**WHAT YOU NEED TO DO:** Retype the lines exactly, starting at the line that contains "As seen in the" and continuing through the end of the records. Leave the pictures out of your answer.

[Records from a data source]

— START —

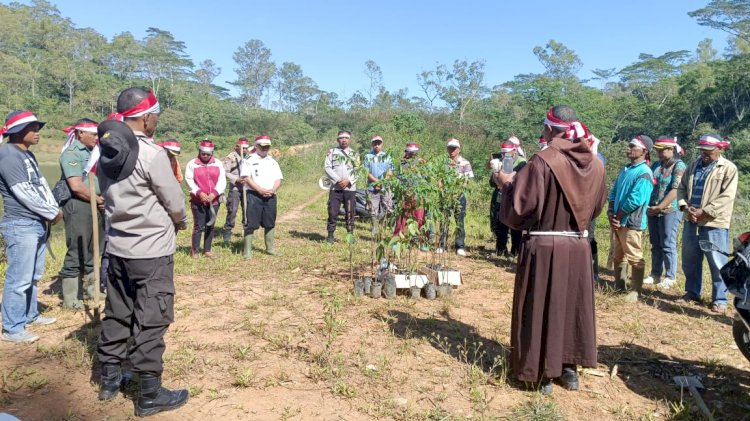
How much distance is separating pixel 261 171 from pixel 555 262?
4.98 metres

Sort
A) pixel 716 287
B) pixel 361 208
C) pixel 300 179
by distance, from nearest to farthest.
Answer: pixel 716 287, pixel 361 208, pixel 300 179

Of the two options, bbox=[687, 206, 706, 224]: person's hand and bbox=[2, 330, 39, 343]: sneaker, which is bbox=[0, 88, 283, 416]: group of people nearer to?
bbox=[2, 330, 39, 343]: sneaker

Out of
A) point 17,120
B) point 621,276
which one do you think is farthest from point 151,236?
point 621,276

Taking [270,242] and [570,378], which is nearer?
[570,378]

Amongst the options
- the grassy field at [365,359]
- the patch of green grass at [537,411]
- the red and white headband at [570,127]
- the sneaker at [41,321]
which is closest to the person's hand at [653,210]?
the grassy field at [365,359]

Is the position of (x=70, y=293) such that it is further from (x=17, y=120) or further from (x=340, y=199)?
(x=340, y=199)

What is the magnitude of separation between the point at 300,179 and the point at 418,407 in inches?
721

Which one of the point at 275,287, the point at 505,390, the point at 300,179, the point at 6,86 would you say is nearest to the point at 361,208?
the point at 275,287

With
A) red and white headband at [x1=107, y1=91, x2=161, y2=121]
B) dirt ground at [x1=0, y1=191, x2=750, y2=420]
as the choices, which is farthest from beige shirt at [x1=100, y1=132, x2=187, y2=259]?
dirt ground at [x1=0, y1=191, x2=750, y2=420]

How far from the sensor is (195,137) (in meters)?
40.8

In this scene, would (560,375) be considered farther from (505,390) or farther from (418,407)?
(418,407)

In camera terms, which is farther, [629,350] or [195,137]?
[195,137]

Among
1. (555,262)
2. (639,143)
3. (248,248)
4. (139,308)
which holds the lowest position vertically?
(248,248)

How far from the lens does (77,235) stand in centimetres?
470
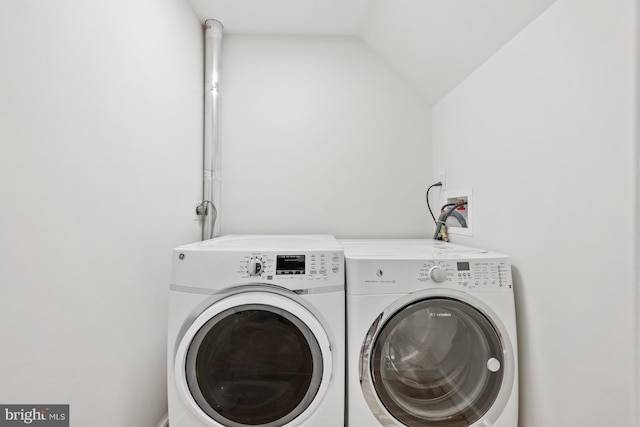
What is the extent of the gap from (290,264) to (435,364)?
75cm

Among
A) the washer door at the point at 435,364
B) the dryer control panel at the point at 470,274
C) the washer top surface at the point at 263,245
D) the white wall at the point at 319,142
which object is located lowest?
the washer door at the point at 435,364

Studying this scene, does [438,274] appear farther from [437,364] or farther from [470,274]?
[437,364]

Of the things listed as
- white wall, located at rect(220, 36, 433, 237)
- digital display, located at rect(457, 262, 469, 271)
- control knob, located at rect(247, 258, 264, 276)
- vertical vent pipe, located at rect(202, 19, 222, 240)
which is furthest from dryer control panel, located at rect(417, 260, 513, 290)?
vertical vent pipe, located at rect(202, 19, 222, 240)

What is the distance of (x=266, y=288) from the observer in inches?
44.8

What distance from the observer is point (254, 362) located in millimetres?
1124

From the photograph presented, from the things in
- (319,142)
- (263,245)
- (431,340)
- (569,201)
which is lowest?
(431,340)

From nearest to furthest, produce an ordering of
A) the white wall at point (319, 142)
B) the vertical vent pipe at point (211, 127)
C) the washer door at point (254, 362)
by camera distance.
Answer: the washer door at point (254, 362) → the vertical vent pipe at point (211, 127) → the white wall at point (319, 142)

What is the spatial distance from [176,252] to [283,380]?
0.67 m

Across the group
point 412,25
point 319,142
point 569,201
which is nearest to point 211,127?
point 319,142

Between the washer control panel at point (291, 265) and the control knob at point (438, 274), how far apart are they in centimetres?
36

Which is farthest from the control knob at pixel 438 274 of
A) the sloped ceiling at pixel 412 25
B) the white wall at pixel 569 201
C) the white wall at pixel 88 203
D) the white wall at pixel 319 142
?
the white wall at pixel 88 203

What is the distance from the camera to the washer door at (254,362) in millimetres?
1082

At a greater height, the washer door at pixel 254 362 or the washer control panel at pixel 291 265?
the washer control panel at pixel 291 265

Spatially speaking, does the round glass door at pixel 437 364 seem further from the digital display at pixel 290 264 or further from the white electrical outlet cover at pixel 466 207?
the white electrical outlet cover at pixel 466 207
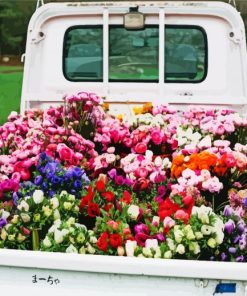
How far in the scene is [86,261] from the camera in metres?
2.45

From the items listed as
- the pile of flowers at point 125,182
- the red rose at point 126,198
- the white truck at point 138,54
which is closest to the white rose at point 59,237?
the pile of flowers at point 125,182

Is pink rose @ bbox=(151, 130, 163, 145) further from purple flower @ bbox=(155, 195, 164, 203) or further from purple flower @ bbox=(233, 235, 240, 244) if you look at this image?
purple flower @ bbox=(233, 235, 240, 244)

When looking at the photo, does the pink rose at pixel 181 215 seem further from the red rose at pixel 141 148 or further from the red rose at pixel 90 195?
the red rose at pixel 141 148

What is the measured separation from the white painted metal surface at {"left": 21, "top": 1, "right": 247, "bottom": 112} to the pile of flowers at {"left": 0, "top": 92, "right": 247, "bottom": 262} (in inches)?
34.6

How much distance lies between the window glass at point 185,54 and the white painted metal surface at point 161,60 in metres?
0.05

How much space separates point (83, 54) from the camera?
18.7 feet

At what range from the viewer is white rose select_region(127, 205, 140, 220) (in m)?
2.98

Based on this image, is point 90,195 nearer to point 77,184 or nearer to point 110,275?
point 77,184

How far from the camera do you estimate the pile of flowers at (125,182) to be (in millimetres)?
2791

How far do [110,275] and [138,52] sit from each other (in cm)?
352

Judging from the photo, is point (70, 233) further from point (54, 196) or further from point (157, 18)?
point (157, 18)

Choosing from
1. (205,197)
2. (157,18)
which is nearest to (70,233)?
(205,197)

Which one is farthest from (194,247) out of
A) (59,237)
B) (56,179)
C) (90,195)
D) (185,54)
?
(185,54)

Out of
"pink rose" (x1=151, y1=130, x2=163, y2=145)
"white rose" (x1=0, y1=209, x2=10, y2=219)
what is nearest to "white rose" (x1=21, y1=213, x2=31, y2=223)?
"white rose" (x1=0, y1=209, x2=10, y2=219)
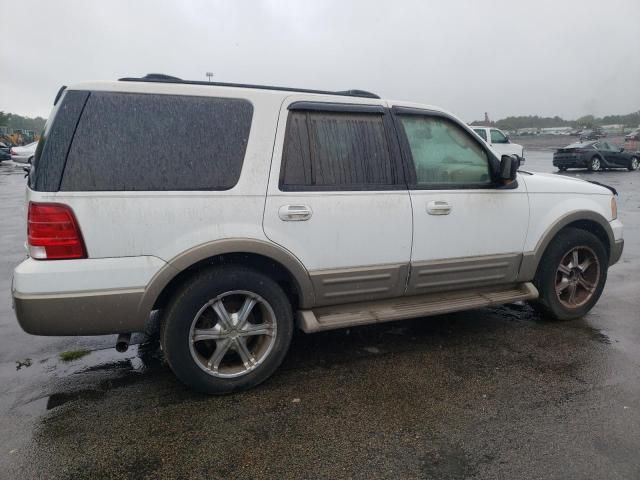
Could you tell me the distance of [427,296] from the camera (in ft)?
12.4

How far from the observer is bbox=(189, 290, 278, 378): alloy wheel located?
119 inches

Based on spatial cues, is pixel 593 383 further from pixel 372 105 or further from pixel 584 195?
pixel 372 105

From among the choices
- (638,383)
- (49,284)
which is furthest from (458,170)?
(49,284)

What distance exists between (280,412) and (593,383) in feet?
7.09

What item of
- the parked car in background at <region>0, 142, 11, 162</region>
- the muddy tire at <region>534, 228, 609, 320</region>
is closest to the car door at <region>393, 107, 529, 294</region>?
the muddy tire at <region>534, 228, 609, 320</region>

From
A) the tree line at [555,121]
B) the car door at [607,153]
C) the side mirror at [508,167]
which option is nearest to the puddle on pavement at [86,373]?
the side mirror at [508,167]

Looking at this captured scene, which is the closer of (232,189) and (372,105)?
(232,189)

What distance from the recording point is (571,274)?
434 centimetres

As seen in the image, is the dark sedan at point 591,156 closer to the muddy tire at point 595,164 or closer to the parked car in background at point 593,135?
the muddy tire at point 595,164

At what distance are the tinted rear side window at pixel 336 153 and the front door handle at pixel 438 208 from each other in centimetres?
33

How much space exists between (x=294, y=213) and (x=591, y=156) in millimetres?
22893

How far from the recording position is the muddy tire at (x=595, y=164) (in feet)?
72.2

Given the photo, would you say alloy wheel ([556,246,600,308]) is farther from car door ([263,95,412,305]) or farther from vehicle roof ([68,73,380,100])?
vehicle roof ([68,73,380,100])

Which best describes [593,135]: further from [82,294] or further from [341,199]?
[82,294]
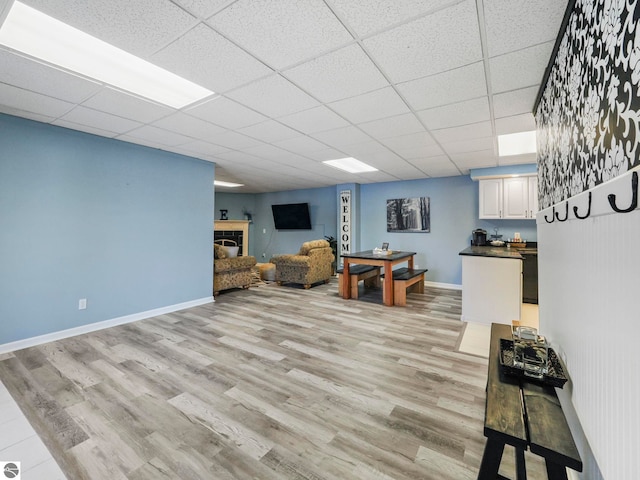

— END —

**RESPONSE TO THE EXERCISE:**
As seen in the image, is the dark sedan at point 591,156 closer to the muddy tire at point 595,164 or closer to the parked car in background at point 593,135?
the muddy tire at point 595,164

At what distance are the tinted rear side window at pixel 336 153 and the front door handle at pixel 438 208 from each other in centimetres?
33

How much space exists between (x=294, y=213) and (x=591, y=156) in millimetres?
22893

How far from the recording position is the muddy tire at (x=595, y=164) (in feet)?
72.2

Given the photo, would you say alloy wheel ([556,246,600,308]) is farther from car door ([263,95,412,305]) or farther from vehicle roof ([68,73,380,100])?
vehicle roof ([68,73,380,100])

Which best describes [593,135]: further from [82,294] or further from [341,199]?
[82,294]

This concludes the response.